NER model to recognize Indian names

Tanmoy Sengupta picture Tanmoy Sengupta · Aug 18, 2015 · Viewed 7.2k times · Source

I am planning to use Named Entity Recognition (NER) technique to identify person names (most of which are Indian names) from a given text. I have already explored the CRF-based NER model from Stanford NLP, however it is not quite accurate in recognizing Indian names. Hence I decided to create my own custom NER model via supervised training. I have a fair idea of how to create own NER model using the Stanford NER CRF, but creating a large training corpus with manual annotation is something I would like to avoid, as it is a humongous effort for an individual and secondly obtaining diverse people names from different states of India is also a challenge. Could anybody suggest any automation/programmatic way to prepare a labelled training corpus with at least 100k Indian names?
I have already looked into Facebook and LinkedIn API, but did not find a way to extract 100k number of user's full name from a given location (e.g. India).

Answer

Tanmoy Sengupta picture Tanmoy Sengupta · Aug 24, 2015

I ended up doing the following to create NER model to identify Indian names. This may be useful for anybody looking for creating a custom NER model to recognize non-English person names, since most of the publicly available NER models such as the ones from Stanford NLP were trained with English names and hence are more accurate in identifying English (British/American) names.

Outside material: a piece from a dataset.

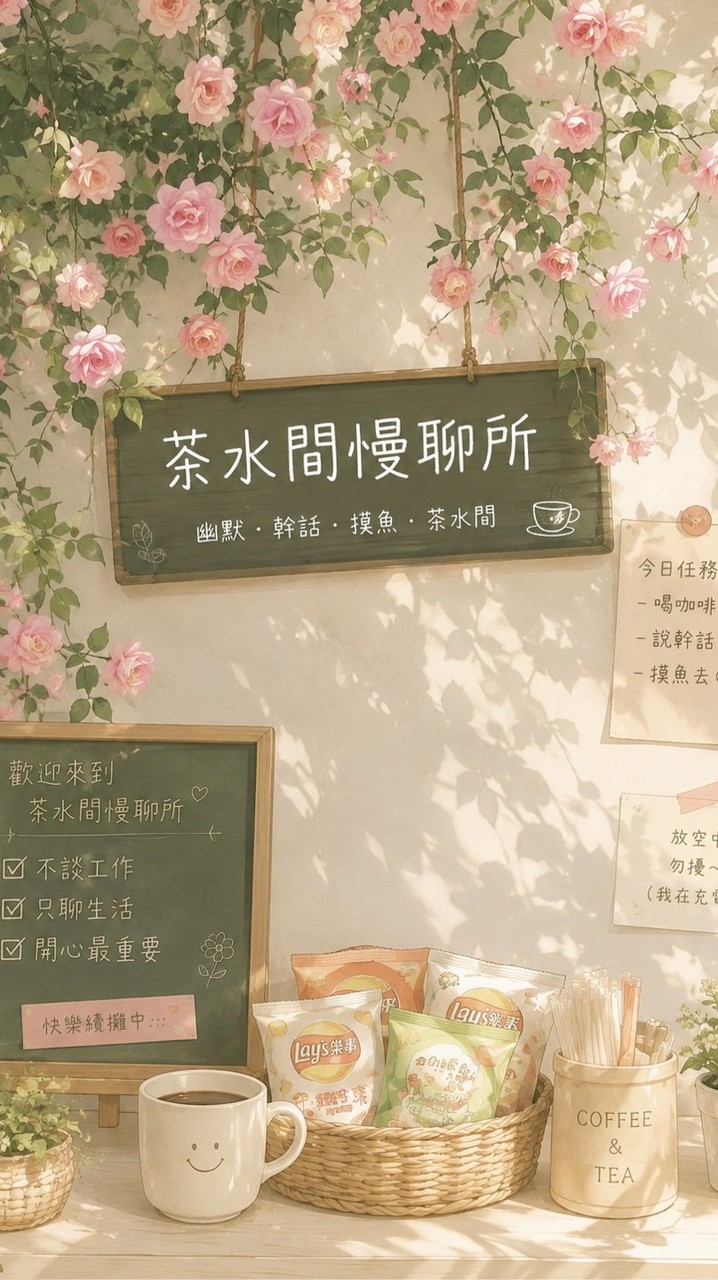 🎏｛30+40+🪴·茶水間慢聊所 ·☕｝🎏慢熟.談心.心事.負能量.交心.聊天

  1. Find an Indian celebrity with Twitter account and having a huge number of followers in Twitter (for my case, I chose Sachin Tendulkar).
  2. Create a program in the language of your choice to call the Twitter REST API (GET followers/list) to get the names of all the followers of the celebrity and save to a file. We can safely assume most of the followers would be Indians. Note that there is an API Rate Limit in place (30 requests per 15 minute window), so the program should be built in to handle that. For our case, we developed the program as a Windows Service which runs every 15 minutes.
  3. Since some Twitter users' names may not be valid person names, it is advisable to add some rule-based logic (like RegEx) to filter seemingly real names and add only those to the file.
  4. Once the file with real names is generated, create another program to create the training data file containing these names labelled/annotated as PERSON as well as non-entity names annotated as OTHER. If you are using Stanford NER CRF Classifier, the program should generate a training (TSV) file having two columns - one containing the word (token) and the second column mentioning the label.